Ostatnie miesiące to dobry okres dla starych, zaniedbanych kamienic w Gliwicach. Coraz więcej właścicieli decyduje się na ich remont.

To zasługa nie tylko dobrej woli, ale też sporego arsenału ustaw, który niesie za sobą m.in. liczne ułatwienia inwestycyjne i zwolnienia podatkowe.

Pszczyńska, Korfantego, Jagiellońska, Wieczorka, Górnych Wałów – długo można wyliczać ulice, na których trwa lub właśnie zakończył się remont starych nieruchomości. Czym spowodowany jest ten mały „boom inwestycyjny”? Na gruncie gliwickim istotne znaczenie ma uchwała gliwickiej Rady Miejskiej o zwolnieniu z podatku od nieruchomości właścicieli kamienic wybudowanych przed 1945 rokiem. Z tego przywileju systematycznie korzysta coraz więcej osób. W 2012 roku było to 230 podatników, w 2013 już 323.

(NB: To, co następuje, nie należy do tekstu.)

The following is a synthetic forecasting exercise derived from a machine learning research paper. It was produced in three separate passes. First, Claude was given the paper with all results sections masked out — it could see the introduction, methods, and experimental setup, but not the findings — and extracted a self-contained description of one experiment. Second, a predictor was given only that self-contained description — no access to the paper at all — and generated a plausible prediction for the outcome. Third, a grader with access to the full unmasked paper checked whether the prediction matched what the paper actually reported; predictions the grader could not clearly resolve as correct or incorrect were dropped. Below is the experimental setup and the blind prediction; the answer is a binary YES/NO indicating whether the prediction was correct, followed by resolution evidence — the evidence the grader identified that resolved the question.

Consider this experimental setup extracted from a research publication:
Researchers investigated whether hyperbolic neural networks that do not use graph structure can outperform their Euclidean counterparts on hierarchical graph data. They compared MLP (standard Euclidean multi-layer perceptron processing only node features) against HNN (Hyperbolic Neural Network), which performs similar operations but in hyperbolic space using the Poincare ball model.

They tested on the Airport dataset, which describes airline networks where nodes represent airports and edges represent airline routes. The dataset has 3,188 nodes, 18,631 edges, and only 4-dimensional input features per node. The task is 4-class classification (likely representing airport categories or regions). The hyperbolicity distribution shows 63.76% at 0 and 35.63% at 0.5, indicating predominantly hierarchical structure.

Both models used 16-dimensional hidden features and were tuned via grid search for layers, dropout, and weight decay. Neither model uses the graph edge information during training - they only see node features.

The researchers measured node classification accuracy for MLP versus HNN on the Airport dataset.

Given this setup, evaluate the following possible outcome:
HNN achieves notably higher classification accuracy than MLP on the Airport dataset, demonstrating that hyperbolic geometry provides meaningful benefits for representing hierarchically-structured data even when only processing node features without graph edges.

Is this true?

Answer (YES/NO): YES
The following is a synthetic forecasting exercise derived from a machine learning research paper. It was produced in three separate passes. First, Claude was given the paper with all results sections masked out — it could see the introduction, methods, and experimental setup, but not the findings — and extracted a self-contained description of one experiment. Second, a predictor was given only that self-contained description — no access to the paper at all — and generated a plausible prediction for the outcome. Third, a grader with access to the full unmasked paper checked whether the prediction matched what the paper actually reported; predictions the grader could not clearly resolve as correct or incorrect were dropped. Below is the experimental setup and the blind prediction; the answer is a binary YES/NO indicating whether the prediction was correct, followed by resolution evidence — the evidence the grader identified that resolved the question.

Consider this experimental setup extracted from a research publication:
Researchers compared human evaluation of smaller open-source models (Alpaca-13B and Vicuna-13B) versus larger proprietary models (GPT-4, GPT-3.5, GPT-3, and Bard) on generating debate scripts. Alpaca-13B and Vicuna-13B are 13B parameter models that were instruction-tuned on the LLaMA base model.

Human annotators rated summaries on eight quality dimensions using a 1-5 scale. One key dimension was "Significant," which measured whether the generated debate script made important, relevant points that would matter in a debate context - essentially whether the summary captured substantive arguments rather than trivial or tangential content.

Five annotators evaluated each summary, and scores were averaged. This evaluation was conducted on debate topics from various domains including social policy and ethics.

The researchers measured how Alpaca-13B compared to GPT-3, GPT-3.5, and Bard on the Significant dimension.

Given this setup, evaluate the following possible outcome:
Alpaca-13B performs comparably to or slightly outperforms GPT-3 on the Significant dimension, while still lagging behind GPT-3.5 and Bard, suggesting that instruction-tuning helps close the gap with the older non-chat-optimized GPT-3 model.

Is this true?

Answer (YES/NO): NO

Łącznie w 2012 roku kwota zwolnienia z podatku od nieruchomości wyniosła 105.561,00 zł, natomiast w roku 2013 – 147.224,00 zł.

Gra jest warta świeczki, bo osoby fizyczne w lokalach, w których nie jest prowadzona działalność gospodarcza mogą liczyć na zwolnienie w wysokości do 100 proc. poniesionych kosztów remontu.

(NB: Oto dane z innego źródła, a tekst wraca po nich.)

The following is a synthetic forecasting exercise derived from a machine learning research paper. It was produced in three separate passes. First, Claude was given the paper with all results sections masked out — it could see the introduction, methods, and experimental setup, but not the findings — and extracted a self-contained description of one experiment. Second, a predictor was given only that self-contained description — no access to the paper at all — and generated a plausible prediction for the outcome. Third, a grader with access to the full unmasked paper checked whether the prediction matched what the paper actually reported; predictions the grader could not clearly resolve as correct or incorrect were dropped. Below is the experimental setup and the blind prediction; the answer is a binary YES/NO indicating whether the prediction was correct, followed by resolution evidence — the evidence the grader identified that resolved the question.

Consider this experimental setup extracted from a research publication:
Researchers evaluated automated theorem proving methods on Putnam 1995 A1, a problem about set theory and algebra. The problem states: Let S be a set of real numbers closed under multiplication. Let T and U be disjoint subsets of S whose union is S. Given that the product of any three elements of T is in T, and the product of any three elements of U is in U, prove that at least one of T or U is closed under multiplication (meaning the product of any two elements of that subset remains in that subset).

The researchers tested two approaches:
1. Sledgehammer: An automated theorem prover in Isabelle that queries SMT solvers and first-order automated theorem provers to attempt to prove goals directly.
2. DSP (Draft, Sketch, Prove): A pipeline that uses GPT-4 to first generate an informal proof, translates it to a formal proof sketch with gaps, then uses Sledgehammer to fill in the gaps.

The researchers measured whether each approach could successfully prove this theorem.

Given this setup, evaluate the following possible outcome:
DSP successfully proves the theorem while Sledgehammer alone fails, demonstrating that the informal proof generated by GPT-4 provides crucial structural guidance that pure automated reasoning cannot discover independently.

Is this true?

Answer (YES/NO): YES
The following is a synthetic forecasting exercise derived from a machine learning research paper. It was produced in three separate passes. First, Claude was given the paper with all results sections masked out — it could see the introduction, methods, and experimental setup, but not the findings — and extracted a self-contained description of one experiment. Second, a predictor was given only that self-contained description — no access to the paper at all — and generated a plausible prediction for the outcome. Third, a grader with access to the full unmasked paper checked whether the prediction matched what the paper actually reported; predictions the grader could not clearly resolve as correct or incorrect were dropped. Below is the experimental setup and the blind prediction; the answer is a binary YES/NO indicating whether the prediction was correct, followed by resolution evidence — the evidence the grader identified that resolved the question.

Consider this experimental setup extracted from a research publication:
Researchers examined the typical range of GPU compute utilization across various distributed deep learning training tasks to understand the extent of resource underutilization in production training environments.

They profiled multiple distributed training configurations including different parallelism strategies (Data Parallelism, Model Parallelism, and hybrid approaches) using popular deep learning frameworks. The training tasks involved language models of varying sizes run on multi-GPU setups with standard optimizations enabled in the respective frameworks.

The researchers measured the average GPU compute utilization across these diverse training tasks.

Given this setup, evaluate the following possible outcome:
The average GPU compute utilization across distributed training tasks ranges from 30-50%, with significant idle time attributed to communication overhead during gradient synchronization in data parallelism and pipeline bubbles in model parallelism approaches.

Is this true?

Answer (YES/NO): NO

– Decyzje o przeprowadzeniu remontu kamienic mogą być spowodowane m.in stanem technicznym nieruchomości, chęcią poprawy estetyki budynku czy dużą świadomością właścicieli nieruchomości. Niewątpliwie uchwała Rady Miejskiej dotycząca zwolnienia z podatku od nieruchomości zachęca do poprawy estetyki kamienic – informuje Alina Knyps z Wydziału Podatków i Opłat Urzędu Miejskiego w Gliwicach.

Gliwicki Zakład Gospodarki Mieszkaniowej zwraca uwagę, że uchwała podjęta przez radnych to tylko jeden z elementów całego zbioru regulacji i udogodnień, z jakich mogą korzystać właściciele nieruchomości. Wśród nich jest m.in ustawa o wspieraniu termomodernizacji i remontów czy dotacje udzielane na remonty budynków zabytkowych i kredyty bankowe.

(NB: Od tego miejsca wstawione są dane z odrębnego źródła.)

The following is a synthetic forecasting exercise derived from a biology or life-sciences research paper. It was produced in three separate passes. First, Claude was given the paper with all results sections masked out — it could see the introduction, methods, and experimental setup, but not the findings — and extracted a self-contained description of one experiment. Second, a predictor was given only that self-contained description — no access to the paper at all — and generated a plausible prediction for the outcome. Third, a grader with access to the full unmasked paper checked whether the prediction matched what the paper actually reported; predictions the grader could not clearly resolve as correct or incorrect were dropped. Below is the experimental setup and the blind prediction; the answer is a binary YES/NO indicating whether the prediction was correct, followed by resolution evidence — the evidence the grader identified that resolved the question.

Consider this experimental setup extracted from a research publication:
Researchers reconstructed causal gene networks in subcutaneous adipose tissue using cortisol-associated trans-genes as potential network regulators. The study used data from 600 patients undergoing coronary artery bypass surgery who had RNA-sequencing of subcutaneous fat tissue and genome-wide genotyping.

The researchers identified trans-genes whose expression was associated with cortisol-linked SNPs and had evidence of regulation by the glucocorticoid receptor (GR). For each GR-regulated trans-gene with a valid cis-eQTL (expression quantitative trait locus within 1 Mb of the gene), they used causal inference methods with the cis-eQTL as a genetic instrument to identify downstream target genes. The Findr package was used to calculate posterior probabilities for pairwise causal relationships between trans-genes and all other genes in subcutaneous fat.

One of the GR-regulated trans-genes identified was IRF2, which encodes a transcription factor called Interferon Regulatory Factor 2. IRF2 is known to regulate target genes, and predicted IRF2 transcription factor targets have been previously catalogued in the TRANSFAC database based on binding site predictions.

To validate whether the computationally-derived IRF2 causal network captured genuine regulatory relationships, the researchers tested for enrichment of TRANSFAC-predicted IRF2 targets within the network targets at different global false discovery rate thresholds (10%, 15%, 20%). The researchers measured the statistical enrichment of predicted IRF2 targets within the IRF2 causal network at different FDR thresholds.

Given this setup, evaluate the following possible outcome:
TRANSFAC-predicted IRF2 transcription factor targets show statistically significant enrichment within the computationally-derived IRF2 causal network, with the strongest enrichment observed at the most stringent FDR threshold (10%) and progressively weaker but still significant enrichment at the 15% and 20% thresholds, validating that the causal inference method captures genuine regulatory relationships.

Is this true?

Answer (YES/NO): NO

Gliwicki „lifting” miejskiej estetyki, nie obywa się jednak bez wpadek.

Przy ul. Pszczyńskiej, obok ceglanej kamienicy z interesującą ornamentyką, odświeżono też na biało-fioletowo sąsiednią elewację (zdjęcie powyżej). Ten kontrast przyprawia o zgrzytanie zębami.

Niestety remontowe ożywienie, na razie mało widoczne jest na gliwickiej starówce. Tam zderzają się wystylizowane nową kostką brukową uliczki i stare, popadające w ruinę kamienice.
Czasu na modernizacje z przysługującą ulgą jest jednak jeszcze sporo. Z dobrodziejstw uchwały Rady Miejskiej można korzystać do 2021 roku.